**What to do**
Quote word for word the rows from the line containing "Is the license" through the end of the rows, leaving the pictures out of your answer.
Begin The input
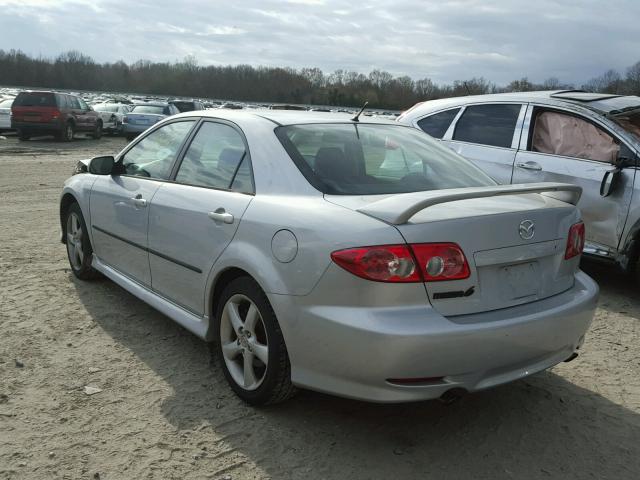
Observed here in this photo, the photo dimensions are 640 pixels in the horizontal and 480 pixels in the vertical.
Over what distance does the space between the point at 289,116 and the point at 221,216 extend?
0.88 metres

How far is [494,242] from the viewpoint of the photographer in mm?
2734

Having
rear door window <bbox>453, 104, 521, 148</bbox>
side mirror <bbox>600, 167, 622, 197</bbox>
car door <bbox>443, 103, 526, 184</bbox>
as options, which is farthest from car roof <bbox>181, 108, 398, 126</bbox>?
rear door window <bbox>453, 104, 521, 148</bbox>

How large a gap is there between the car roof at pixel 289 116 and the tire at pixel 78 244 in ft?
5.61

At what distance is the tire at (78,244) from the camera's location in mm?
5180

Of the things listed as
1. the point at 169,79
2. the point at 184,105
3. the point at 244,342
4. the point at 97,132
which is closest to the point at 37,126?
the point at 97,132

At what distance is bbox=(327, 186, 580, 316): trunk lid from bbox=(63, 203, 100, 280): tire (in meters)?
2.99

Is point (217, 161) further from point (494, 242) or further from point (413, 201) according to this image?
point (494, 242)

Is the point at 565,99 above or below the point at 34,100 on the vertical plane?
above

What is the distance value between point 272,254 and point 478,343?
102cm

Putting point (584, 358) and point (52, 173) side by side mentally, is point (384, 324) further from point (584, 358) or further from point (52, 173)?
point (52, 173)

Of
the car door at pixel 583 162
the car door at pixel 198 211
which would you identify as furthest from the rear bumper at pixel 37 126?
the car door at pixel 198 211

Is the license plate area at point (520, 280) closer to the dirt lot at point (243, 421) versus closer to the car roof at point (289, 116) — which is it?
the dirt lot at point (243, 421)

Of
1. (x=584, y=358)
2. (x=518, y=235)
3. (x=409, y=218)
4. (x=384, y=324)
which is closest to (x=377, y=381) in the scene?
(x=384, y=324)

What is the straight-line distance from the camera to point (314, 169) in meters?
3.19
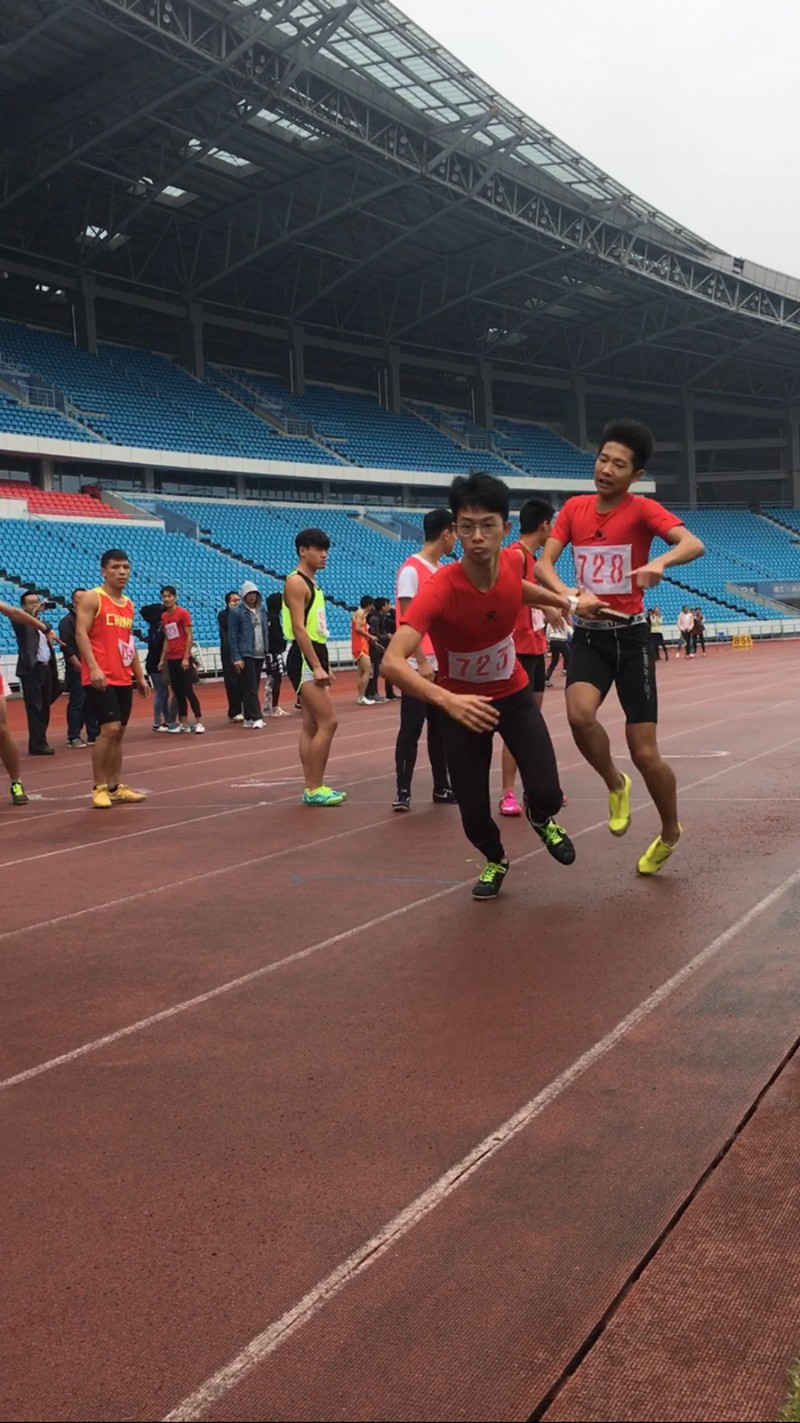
End The input
**Response for this exercise**
Is the license plate area at point (520, 280) closer to the dirt lot at point (243, 421) versus closer to the car roof at point (289, 116) — which is it?
the dirt lot at point (243, 421)

Of
1. (x=584, y=358)
2. (x=518, y=235)
3. (x=409, y=218)
4. (x=384, y=324)
which is closest to (x=377, y=381) in the scene?
(x=384, y=324)

What is the straight-line distance from the camera to point (314, 169) in meters?
3.19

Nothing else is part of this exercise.